Раздвигая ветки орешника, они углублялись в лес, зорко всматриваясь в траву. Никаких примет грибов: ни плесени, ни поганок. Рано, видно, пошли они за грибами, пока росла одна только трава. Егорка отчаялся найти свой гриб и стал глядеть на деревья, отыскивая спрятанные в ветках птичьи гнезда. На одно гнездо он чуть не наступил. Оно было свито на едва державшемся трухлявом пне, и в нем тесно сидели пять голых птенцов. Они беззвучно раскрывали широкие рты и вытягивали шеи. В ветках сидела птица, сердилась на Егорку и ждала, когда он уйдет. Он отошел и встал за березу. Небольшая серая птица с длинным клювом неслышно опустилась на гнездо, подозрительно посмотрела по сторонам, разделила птенцам принесенных в клюве гусениц и вспорхнула.
— Ау-у, Егорка! — раздалось глубоко в лесу.
Он кинулся на зов. Наверно, нашла что-нибудь, бабушку не проведешь, каждый кустик знает. Пока он здесь прохлаждался с птичками, она даром время не теряла.

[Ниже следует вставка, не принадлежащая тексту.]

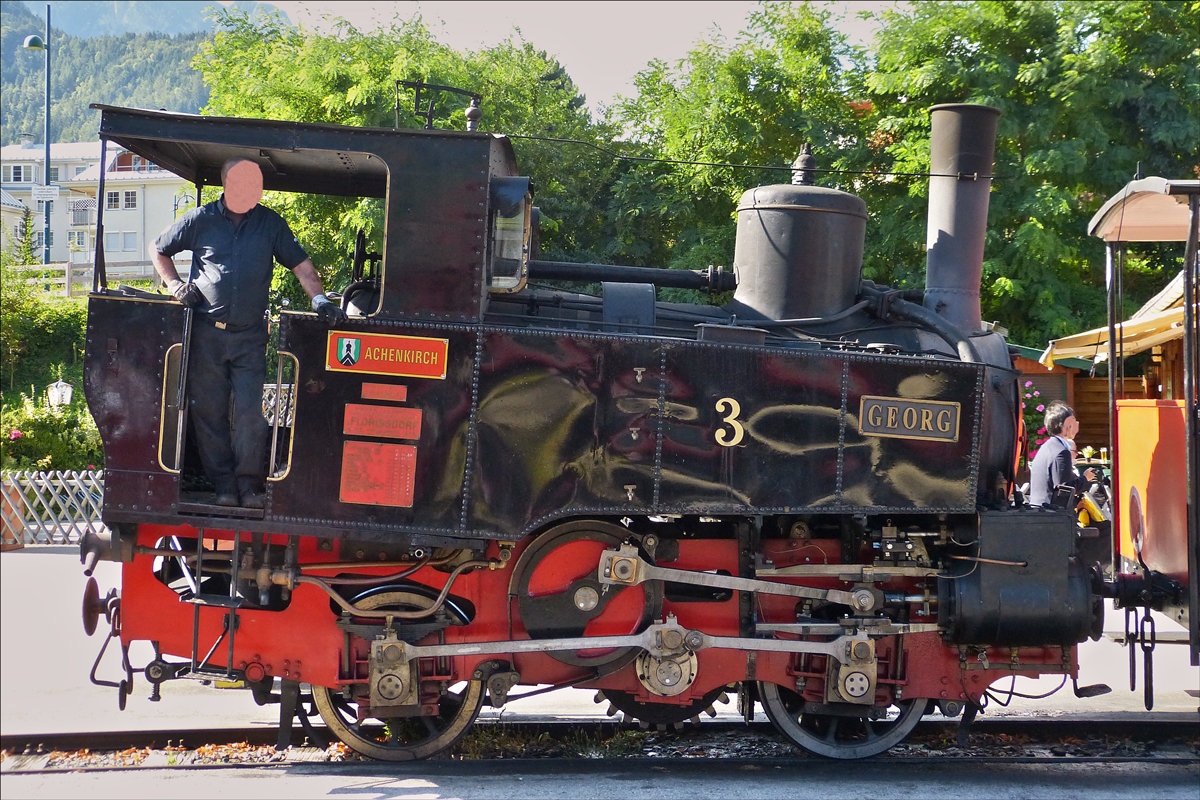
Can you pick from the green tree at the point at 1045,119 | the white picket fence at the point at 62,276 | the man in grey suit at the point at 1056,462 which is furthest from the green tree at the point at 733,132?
the white picket fence at the point at 62,276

Так и есть! В корзине у Натальи лежал красноголовик без единой червоточины на косо срезанной ножке. Опередила его старая, нашла заветный гриб, о котором мечтал Егорка.
— Где, где ты его нашла?!
Егорка решил больше не отвлекаться и искать грибы. Авось повезет и ему. От бабки тоже не стоит далеко отходить, а то она снова перехитрит его. Но терпенья его хватило ненадолго. Егорка еще раз заглянул в корзину — там все так же сиротливо лежал один гриб. Он был, наверно, единственным выросшим на весь лес, и то его срезала бабка.

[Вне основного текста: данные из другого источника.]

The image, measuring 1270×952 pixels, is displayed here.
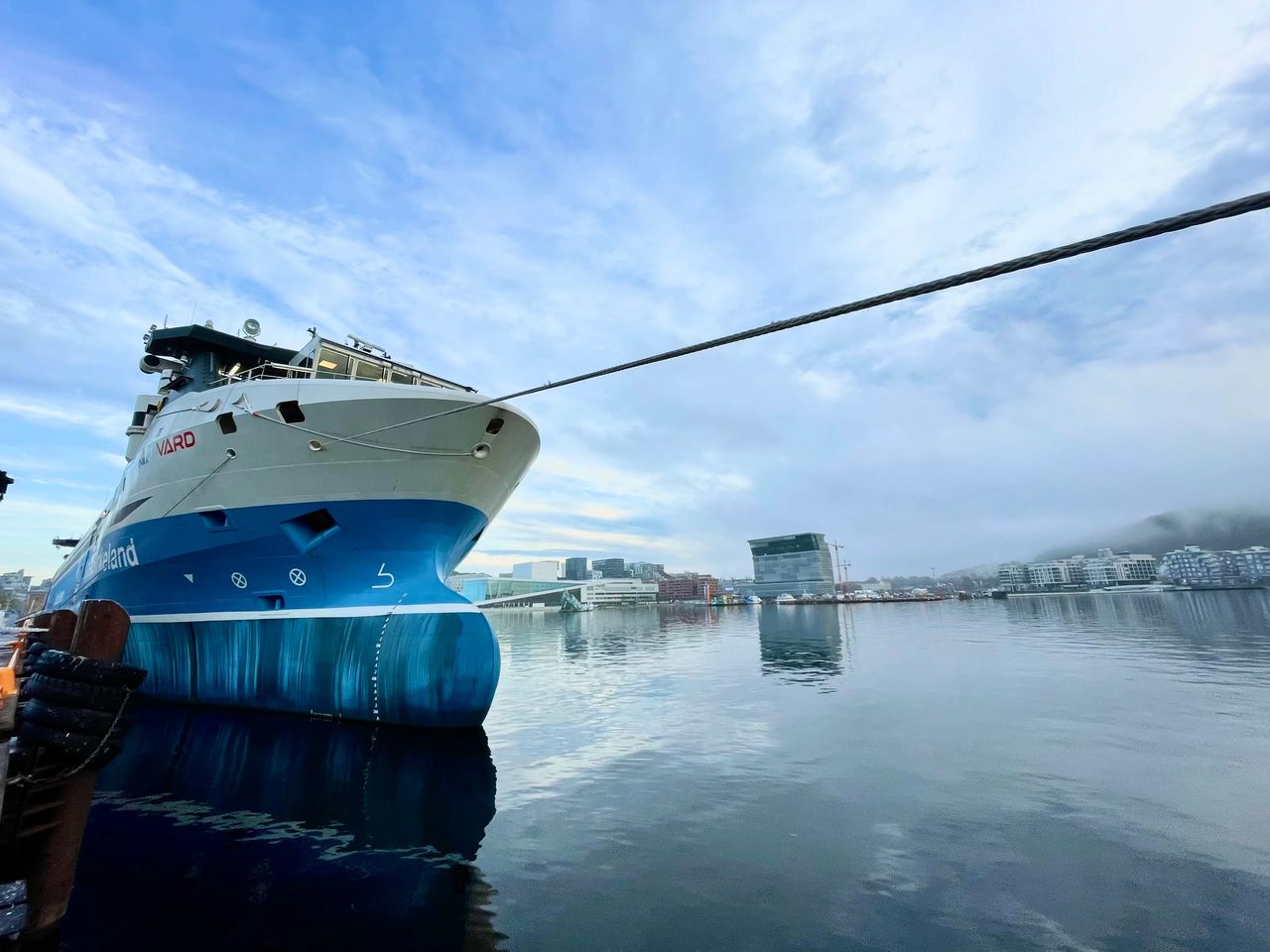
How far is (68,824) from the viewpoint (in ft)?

Сквозь деревья стало просвечивать небо, и вскоре они вышли на небольшую круглую поляну, окруженную дубами и орешником. Здесь было много солнца, дубы росли свободно вширь, а орешник был с толстыми лозами. Егорка только хотел ступить на густую траву, как Наталья остановила его:
— Стой, Егорка. Глянь-ка!
Егорка вгляделся — в траве краснела земляника.
— Собирай ягоды, раз грибов нету.
Она поставила в траву кринку и присела на корточки. Егорка опустился на колени и некоторое время собирал старательно, перебарывая соблазн — положить ягоду вместо кринки в рот. Он радовался, когда высыпал целую горсть, ягоды гулко сыпались в кринку, затем заглядывал — на сколько прибавилось. Но прибывало почему-то медленно.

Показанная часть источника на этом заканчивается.